↓↓↓
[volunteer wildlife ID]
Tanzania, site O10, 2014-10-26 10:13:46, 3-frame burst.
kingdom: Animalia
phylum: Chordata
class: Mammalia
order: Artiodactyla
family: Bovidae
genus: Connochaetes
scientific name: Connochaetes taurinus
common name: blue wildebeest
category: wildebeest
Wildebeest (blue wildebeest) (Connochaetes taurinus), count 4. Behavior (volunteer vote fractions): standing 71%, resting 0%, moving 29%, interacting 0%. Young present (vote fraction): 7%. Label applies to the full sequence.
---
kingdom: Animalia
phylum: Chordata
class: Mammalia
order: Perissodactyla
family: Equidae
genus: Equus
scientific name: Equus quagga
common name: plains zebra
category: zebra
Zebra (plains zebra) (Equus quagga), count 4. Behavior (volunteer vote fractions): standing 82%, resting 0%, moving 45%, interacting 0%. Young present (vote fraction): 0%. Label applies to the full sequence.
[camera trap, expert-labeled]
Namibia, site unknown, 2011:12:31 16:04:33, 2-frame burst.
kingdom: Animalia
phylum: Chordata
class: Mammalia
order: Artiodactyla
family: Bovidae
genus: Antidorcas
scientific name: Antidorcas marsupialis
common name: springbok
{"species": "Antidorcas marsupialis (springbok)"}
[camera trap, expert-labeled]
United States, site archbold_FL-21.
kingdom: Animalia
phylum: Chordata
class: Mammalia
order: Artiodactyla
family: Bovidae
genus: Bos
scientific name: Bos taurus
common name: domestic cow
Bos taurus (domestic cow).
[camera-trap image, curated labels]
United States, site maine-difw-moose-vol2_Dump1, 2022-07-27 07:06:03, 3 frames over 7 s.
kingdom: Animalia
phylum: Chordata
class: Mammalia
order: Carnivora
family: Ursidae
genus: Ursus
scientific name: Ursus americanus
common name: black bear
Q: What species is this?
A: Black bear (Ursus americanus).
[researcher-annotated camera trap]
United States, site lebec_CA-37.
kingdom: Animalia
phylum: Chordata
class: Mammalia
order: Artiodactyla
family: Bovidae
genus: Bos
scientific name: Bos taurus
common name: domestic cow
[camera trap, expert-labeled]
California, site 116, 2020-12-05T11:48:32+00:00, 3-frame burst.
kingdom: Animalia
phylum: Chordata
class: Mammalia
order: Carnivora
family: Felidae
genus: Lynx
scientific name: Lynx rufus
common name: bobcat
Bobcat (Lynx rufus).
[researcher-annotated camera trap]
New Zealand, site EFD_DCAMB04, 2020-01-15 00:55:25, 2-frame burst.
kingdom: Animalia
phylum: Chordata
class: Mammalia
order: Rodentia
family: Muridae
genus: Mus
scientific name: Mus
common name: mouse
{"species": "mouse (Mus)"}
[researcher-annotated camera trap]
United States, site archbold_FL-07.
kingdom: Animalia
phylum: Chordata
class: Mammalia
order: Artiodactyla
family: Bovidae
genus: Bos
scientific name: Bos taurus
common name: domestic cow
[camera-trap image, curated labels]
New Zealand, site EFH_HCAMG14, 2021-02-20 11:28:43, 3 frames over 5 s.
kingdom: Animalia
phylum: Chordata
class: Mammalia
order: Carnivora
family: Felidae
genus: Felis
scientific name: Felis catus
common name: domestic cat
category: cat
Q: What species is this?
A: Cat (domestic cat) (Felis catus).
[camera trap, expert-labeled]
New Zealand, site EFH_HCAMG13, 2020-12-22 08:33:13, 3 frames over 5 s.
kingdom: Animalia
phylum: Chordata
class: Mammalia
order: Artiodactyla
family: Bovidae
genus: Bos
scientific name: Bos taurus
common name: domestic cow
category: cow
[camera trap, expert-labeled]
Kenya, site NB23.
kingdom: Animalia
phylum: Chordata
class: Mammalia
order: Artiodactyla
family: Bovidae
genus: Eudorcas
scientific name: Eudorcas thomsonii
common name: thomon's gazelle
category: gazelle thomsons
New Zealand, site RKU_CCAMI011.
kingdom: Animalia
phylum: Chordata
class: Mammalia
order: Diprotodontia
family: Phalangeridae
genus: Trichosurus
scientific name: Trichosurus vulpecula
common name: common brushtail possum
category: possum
↑↑↑
What to do -
Copy the whole listing down exactly.

Finished exercise -
[volunteer wildlife ID]
Tanzania, site O10, 2014-10-26 10:13:46, 3-frame burst.
kingdom: Animalia
phylum: Chordata
class: Mammalia
order: Artiodactyla
family: Bovidae
genus: Connochaetes
scientific name: Connochaetes taurinus
common name: blue wildebeest
category: wildebeest
Wildebeest (blue wildebeest) (Connochaetes taurinus), count 4. Behavior (volunteer vote fractions): standing 71%, resting 0%, moving 29%, interacting 0%. Young present (vote fraction): 7%. Label applies to the full sequence.
---
kingdom: Animalia
phylum: Chordata
class: Mammalia
order: Perissodactyla
family: Equidae
genus: Equus
scientific name: Equus quagga
common name: plains zebra
category: zebra
Zebra (plains zebra) (Equus quagga), count 4. Behavior (volunteer vote fractions): standing 82%, resting 0%, moving 45%, interacting 0%. Young present (vote fraction): 0%. Label applies to the full sequence.
[camera trap, expert-labeled]
Namibia, site unknown, 2011:12:31 16:04:33, 2-frame burst.
kingdom: Animalia
phylum: Chordata
class: Mammalia
order: Artiodactyla
family: Bovidae
genus: Antidorcas
scientific name: Antidorcas marsupialis
common name: springbok
{"species": "Antidorcas marsupialis (springbok)"}
[camera trap, expert-labeled]
United States, site archbold_FL-21.
kingdom: Animalia
phylum: Chordata
class: Mammalia
order: Artiodactyla
family: Bovidae
genus: Bos
scientific name: Bos taurus
common name: domestic cow
Bos taurus (domestic cow).
[camera-trap image, curated labels]
United States, site maine-difw-moose-vol2_Dump1, 2022-07-27 07:06:03, 3 frames over 7 s.
kingdom: Animalia
phylum: Chordata
class: Mammalia
order: Carnivora
family: Ursidae
genus: Ursus
scientific name: Ursus americanus
common name: black bear
Q: What species is this?
A: Black bear (Ursus americanus).
[researcher-annotated camera trap]
United States, site lebec_CA-37.
kingdom: Animalia
phylum: Chordata
class: Mammalia
order: Artiodactyla
family: Bovidae
genus: Bos
scientific name: Bos taurus
common name: domestic cow
[camera trap, expert-labeled]
California, site 116, 2020-12-05T11:48:32+00:00, 3-frame burst.
kingdom: Animalia
phylum: Chordata
class: Mammalia
order: Carnivora
family: Felidae
genus: Lynx
scientific name: Lynx rufus
common name: bobcat
Bobcat (Lynx rufus).
[researcher-annotated camera trap]
New Zealand, site EFD_DCAMB04, 2020-01-15 00:55:25, 2-frame burst.
kingdom: Animalia
phylum: Chordata
class: Mammalia
order: Rodentia
family: Muridae
genus: Mus
scientific name: Mus
common name: mouse
{"species": "mouse (Mus)"}
[researcher-annotated camera trap]
United States, site archbold_FL-07.
kingdom: Animalia
phylum: Chordata
class: Mammalia
order: Artiodactyla
family: Bovidae
genus: Bos
scientific name: Bos taurus
common name: domestic cow
[camera-trap image, curated labels]
New Zealand, site EFH_HCAMG14, 2021-02-20 11:28:43, 3 frames over 5 s.
kingdom: Animalia
phylum: Chordata
class: Mammalia
order: Carnivora
family: Felidae
genus: Felis
scientific name: Felis catus
common name: domestic cat
category: cat
Q: What species is this?
A: Cat (domestic cat) (Felis catus).
[camera trap, expert-labeled]
New Zealand, site EFH_HCAMG13, 2020-12-22 08:33:13, 3 frames over 5 s.
kingdom: Animalia
phylum: Chordata
class: Mammalia
order: Artiodactyla
family: Bovidae
genus: Bos
scientific name: Bos taurus
common name: domestic cow
category: cow
[camera trap, expert-labeled]
Kenya, site NB23.
kingdom: Animalia
phylum: Chordata
class: Mammalia
order: Artiodactyla
family: Bovidae
genus: Eudorcas
scientific name: Eudorcas thomsonii
common name: thomon's gazelle
category: gazelle thomsons
New Zealand, site RKU_CCAMI011.
kingdom: Animalia
phylum: Chordata
class: Mammalia
order: Diprotodontia
family: Phalangeridae
genus: Trichosurus
scientific name: Trichosurus vulpecula
common name: common brushtail possum
category: possum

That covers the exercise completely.